* _The input_
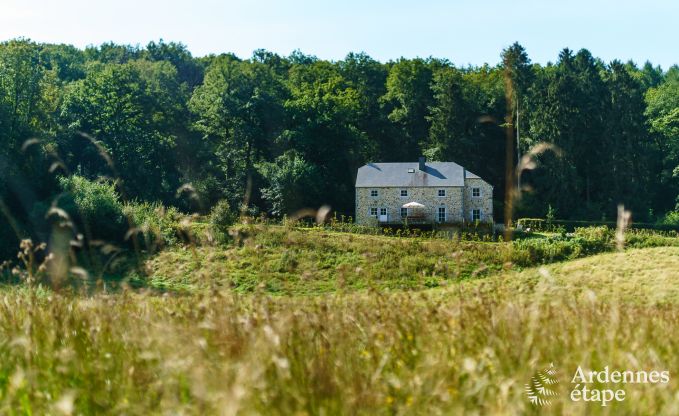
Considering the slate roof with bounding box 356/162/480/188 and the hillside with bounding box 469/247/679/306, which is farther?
the slate roof with bounding box 356/162/480/188

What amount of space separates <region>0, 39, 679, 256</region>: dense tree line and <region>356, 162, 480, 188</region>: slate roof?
3.75 meters

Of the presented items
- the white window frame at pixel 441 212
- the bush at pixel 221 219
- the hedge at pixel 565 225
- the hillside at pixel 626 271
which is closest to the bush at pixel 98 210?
the bush at pixel 221 219

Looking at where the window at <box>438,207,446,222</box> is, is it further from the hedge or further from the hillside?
the hillside

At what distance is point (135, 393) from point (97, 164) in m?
51.2

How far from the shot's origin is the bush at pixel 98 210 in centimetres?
3394

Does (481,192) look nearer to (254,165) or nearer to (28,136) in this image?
(254,165)

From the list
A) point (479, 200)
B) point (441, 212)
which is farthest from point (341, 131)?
point (479, 200)

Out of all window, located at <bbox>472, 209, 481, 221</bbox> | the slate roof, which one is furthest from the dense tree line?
the slate roof

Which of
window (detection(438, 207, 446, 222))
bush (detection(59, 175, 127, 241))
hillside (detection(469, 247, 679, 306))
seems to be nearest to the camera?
hillside (detection(469, 247, 679, 306))

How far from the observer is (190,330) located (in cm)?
357

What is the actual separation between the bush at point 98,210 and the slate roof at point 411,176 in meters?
18.3

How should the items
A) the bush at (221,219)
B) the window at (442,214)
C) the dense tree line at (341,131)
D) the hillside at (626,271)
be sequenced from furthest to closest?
the dense tree line at (341,131) < the window at (442,214) < the bush at (221,219) < the hillside at (626,271)

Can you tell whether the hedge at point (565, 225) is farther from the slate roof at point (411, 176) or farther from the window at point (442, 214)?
the slate roof at point (411, 176)

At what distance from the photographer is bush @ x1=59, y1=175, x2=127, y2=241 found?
111 ft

* _Exercise brief_
Render the data above as a JSON list of strings, one string per line, skipping blank lines and leaving out the picture.

* _Correct answer_
[
  "Considering the slate roof with bounding box 356/162/480/188 and the hillside with bounding box 469/247/679/306, which is farther?",
  "the slate roof with bounding box 356/162/480/188",
  "What amount of space separates <region>0, 39, 679, 256</region>: dense tree line and <region>356, 162, 480, 188</region>: slate roof?",
  "3.75 meters",
  "Of the presented items",
  "- the white window frame at pixel 441 212",
  "- the bush at pixel 221 219",
  "- the hedge at pixel 565 225",
  "- the hillside at pixel 626 271",
  "which is closest to the bush at pixel 98 210?",
  "the bush at pixel 221 219",
  "Looking at where the window at <box>438,207,446,222</box> is, is it further from the hedge or further from the hillside?",
  "the hillside",
  "At what distance is point (135, 393) from point (97, 164) in m?",
  "51.2",
  "How far from the shot's origin is the bush at pixel 98 210 in centimetres?",
  "3394",
  "Does (481,192) look nearer to (254,165) or nearer to (28,136) in this image?",
  "(254,165)",
  "From the list",
  "A) point (479, 200)",
  "B) point (441, 212)",
  "which is farthest from point (341, 131)?",
  "point (479, 200)",
  "Out of all window, located at <bbox>472, 209, 481, 221</bbox> | the slate roof, which one is furthest from the dense tree line?",
  "the slate roof",
  "Which of",
  "window (detection(438, 207, 446, 222))",
  "bush (detection(59, 175, 127, 241))",
  "hillside (detection(469, 247, 679, 306))",
  "seems to be nearest to the camera?",
  "hillside (detection(469, 247, 679, 306))",
  "How far from the observer is (190,330) located (in cm)?",
  "357",
  "What is the actual separation between the bush at point 98,210 and the slate roof at point 411,176 in meters?",
  "18.3",
  "How should the items",
  "A) the bush at (221,219)",
  "B) the window at (442,214)",
  "C) the dense tree line at (341,131)",
  "D) the hillside at (626,271)",
  "be sequenced from furthest to closest?",
  "the dense tree line at (341,131) < the window at (442,214) < the bush at (221,219) < the hillside at (626,271)",
  "Can you tell whether the hedge at point (565, 225) is farther from the slate roof at point (411, 176) or farther from the window at point (442, 214)?",
  "the slate roof at point (411, 176)",
  "At what distance from the photographer is bush @ x1=59, y1=175, x2=127, y2=241 found?",
  "111 ft"
]